At the same time, you can use GPU Events to spawn particles based on other particle behavior. This way, when a particle dies in one system, you can notify another system, which creates a useful chain reaction of effects, such as a projectile particle that spawns a dust effect upon death.
These Update Blocks can send GPU Event data in the following way:
- Trigger Event On Die: Spawns particles on another system when a particle dies
- Trigger Event Rate: Spawns particles per second (or based on their velocity)
- Trigger Event Always: Spawns particles every frame
The Blocks’ outputs connect to a GPU Event Context, which can then notify an Initialize Context of a dependent system. Chaining different systems together in this fashion helps you create richly detailed and complex particle effects.
The Initialize Context of the GPU Event system can also inherit Attributes available in the parent system prior to the Trigger Event. So, for instance, by inheriting its position, a new particle will appear in the same place as the original particle that spawned it.
Use Event Attribute Payloads to pass data like 3D position or color along with the Event. These Payloads carry Attributes that implicitly travel through the graph where you can “catch” the data in an Operator or Block.
You can also read Attributes passed with Spawn Events or Timeline Events.

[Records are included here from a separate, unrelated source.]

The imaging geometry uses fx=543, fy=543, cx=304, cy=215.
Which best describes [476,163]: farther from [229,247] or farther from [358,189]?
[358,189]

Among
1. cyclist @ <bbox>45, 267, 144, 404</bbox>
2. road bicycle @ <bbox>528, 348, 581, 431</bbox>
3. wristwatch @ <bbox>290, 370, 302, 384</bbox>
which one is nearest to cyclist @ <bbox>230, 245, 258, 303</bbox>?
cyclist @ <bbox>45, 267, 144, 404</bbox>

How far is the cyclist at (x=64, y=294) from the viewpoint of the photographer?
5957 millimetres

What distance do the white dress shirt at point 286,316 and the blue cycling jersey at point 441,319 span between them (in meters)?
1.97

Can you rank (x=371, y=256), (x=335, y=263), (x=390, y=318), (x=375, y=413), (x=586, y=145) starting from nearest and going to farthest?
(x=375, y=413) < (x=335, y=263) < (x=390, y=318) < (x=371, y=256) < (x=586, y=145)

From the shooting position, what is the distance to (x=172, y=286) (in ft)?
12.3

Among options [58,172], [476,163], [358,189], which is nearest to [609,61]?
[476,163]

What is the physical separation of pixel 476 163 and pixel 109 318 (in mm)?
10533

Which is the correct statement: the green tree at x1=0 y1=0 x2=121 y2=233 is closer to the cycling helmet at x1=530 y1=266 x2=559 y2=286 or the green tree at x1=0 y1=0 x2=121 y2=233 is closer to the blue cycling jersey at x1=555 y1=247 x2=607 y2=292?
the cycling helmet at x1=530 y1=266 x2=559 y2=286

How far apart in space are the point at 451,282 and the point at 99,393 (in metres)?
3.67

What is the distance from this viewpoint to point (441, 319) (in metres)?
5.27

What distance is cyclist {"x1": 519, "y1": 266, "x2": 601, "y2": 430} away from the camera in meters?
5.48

The Set SpawnEvent Attribute Block modifies the Event Attribute in a Spawn Context.
To catch a Payload in an Initialize Context, use Get Source Attribute Operators or Inherit Attribute Blocks.
However, it’s important to keep these caveats in mind when using Event Attributes:
- Regular Event Attributes can only be read in the Initialize Context. You cannot inherit them in Update or Output. To use the Attribute in a later Context, you must inherit and set it in Initialize.
- Output Event Attributes only carry the initial values set in the Spawn Context. They do not catch any changes that occur later in the graph.
See Sending Events in the Visual Effect component API for more details.
Exploring VFX sample content
A VFX Graph is more than the sum of its parts. It requires a solid understanding of how to apply nodes and Operators, along with the ways they can work together.
The VFX Graph Additions in the Package Manager demonstrate several simple graphs, making them a great starting point for learning how to manage particles.
The following sections introduce you to some of the common Blocks and Operators you’ll encounter as you explore the samples provided.
Attribute Blocks similarly include the option of applying Randomness in various modes. They can vary slightly per Attribute, so experiment with them to familiarize yourself with their behavior.
An animated texture can do wonders to make your effects believable. Generate these from an external Digital Content Creation (DCC) tool or from within Unity. Use Operators to manage the Flipbook Block.
For more information on creating your own Flipbooks within Unity, check out the Image Sequencer in the VFXToolbox section of the VFX Graph e-book.
Visual Effect Subgraphs
A Visual Effect Subgraph is an asset that contains a part of a Visual Effect Graph that can be used in another Visual Effect Graph or Subgraph. Subgraphs appear as a single node.
Subgraphs can be used in graphs in the following three ways:
- System Subgraph: One or many Systems contained in one Graph
- Block Subgraph: A set of Blocks and Operators packaged together and used as a Block
- Operator Subgraph: A set of Operators packaged together and used as an Operator
Subgraphs enable you to factorize commonly used sets of nodes from graphs into reusable assets to add to the Library.